• _Exercise_
Extract, unchanged, every line from the top of the material below through the line with "[researcher-annotated camera trap]", and no more.

Records to process: Begin

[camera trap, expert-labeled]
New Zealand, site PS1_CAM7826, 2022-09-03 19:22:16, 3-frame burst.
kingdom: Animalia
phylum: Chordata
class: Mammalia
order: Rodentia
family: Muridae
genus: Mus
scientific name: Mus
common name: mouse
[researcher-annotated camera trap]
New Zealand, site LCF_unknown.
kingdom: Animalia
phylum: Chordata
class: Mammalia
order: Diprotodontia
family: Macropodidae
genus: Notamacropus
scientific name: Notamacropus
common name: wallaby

Records to process: End

• _Answer box_
[camera trap, expert-labeled]
New Zealand, site PS1_CAM7826, 2022-09-03 19:22:16, 3-frame burst.
kingdom: Animalia
phylum: Chordata
class: Mammalia
order: Rodentia
family: Muridae
genus: Mus
scientific name: Mus
common name: mouse
[researcher-annotated camera trap]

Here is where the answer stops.